Tsumura's book is divided in five sections, each one focusing on a different job: in the first one our mc works a surveillance job (this happened to be the only section I enjoyed), in the second one she records ads for a bus company (advertising the shops that are on the route of that bus), in the third one she has to come up with 'fun/useful facts' for a packet of crackers, in the third one she puts posters up, and in the final job she works at a park maintenance office. We never gain any real insight into her private life (I'm fairly sure she lives alone and her parents are still alive) and we never learn anything about her past (other than she left her job because of burnout syndrome).
The jobs she are peculiar and yet they never held my interest. I liked Temporary much more because the jobs the mc does there are really weird. Yet, I think I could have tolerated reading about a relatively ordinary workplace if the dialogues or mc's inner monologue had been amusing, as they are in Murata's novel (which managed to make tedious tasks entertaining).

- TO-DO LIST:
1 - Reproduce the book review between "The jobs she" and "tedious tasks entertaining).", inclusive, renaming "inner monologue" to "internal narration".
2 - According to the book review, why did the main character leave her job?
The material after this point comes from a separate, unrelated source.

- INFORMATION SHOWN:
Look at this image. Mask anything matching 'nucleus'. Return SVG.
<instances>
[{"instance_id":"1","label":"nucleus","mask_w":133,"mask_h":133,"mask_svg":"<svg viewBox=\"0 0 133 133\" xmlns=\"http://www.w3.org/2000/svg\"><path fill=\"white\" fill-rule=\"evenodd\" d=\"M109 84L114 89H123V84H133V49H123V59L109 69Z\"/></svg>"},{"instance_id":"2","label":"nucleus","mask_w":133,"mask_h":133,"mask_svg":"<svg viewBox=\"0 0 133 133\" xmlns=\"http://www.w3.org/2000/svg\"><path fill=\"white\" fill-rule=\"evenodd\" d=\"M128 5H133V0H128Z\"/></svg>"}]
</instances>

- SOLUTIONS TO THE EXERCISE:
1 -
The jobs she are peculiar and yet they never held my interest. I liked Temporary much more because the jobs the mc does there are really weird. Yet, I think I could have tolerated reading about a relatively ordinary workplace if the dialogues or mc's internal narration had been amusing, as they are in Murata's novel (which managed to make tedious tasks entertaining).

2 - She left it because of burnout syndrome.